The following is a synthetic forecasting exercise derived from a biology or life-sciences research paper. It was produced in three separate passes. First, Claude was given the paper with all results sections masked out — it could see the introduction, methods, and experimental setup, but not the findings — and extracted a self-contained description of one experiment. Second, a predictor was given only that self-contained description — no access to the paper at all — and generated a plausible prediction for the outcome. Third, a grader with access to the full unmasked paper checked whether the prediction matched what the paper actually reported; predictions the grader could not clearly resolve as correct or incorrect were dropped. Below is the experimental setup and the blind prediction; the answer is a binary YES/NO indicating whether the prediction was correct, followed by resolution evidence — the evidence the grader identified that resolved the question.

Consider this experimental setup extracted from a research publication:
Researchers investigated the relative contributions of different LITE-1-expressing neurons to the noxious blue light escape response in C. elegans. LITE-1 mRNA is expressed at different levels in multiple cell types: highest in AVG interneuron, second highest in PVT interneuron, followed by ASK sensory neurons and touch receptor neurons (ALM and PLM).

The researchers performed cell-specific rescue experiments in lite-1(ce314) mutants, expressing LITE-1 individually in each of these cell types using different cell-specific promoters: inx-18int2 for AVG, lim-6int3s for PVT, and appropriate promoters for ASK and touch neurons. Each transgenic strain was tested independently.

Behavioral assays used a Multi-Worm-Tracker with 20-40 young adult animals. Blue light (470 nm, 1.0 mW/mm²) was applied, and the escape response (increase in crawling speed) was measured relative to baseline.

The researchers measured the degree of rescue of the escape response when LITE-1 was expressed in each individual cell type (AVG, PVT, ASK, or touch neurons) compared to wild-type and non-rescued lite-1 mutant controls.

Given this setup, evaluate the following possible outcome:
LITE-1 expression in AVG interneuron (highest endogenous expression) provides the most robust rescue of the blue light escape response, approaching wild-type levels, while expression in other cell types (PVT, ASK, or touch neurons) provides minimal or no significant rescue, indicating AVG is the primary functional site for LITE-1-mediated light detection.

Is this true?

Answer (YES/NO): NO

= = = = =

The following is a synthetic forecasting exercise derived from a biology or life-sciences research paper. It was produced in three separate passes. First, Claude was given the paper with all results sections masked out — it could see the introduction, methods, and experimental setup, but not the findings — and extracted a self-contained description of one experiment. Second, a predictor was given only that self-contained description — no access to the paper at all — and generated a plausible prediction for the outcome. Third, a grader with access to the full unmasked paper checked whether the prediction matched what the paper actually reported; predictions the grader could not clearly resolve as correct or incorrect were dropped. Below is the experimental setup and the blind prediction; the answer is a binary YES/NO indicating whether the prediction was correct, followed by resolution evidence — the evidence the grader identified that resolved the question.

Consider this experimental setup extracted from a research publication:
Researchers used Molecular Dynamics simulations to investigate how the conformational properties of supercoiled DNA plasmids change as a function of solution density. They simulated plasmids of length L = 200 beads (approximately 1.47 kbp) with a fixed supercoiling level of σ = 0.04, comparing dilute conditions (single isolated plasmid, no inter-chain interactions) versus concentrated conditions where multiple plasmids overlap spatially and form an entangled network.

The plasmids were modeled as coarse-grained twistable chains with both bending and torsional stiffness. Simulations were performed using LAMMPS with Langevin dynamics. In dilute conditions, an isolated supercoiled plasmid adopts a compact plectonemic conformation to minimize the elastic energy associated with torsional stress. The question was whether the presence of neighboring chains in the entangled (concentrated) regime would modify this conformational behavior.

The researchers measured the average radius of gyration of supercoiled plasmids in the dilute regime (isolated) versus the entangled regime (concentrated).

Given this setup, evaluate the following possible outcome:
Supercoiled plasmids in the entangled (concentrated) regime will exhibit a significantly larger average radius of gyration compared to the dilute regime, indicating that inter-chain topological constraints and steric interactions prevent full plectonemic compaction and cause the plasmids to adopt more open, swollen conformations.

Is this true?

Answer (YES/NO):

= = = = =

### WHAT IS NEEDED
Search the entries for the word "entangled", then copy every line in which it is found.

### SOLUTION
Researchers used Molecular Dynamics simulations to investigate how the conformational properties of supercoiled DNA plasmids change as a function of solution density. They simulated plasmids of length L = 200 beads (approximately 1.47 kbp) with a fixed supercoiling level of σ = 0.04, comparing dilute conditions (single isolated plasmid, no inter-chain interactions) versus concentrated conditions where multiple plasmids overlap spatially and form an entangled network.
The plasmids were modeled as coarse-grained twistable chains with both bending and torsional stiffness. Simulations were performed using LAMMPS with Langevin dynamics. In dilute conditions, an isolated supercoiled plasmid adopts a compact plectonemic conformation to minimize the elastic energy associated with torsional stress. The question was whether the presence of neighboring chains in the entangled (concentrated) regime would modify this conformational behavior.
The researchers measured the average radius of gyration of supercoiled plasmids in the dilute regime (isolated) versus the entangled regime (concentrated).
Supercoiled plasmids in the entangled (concentrated) regime will exhibit a significantly larger average radius of gyration compared to the dilute regime, indicating that inter-chain topological constraints and steric interactions prevent full plectonemic compaction and cause the plasmids to adopt more open, swollen conformations.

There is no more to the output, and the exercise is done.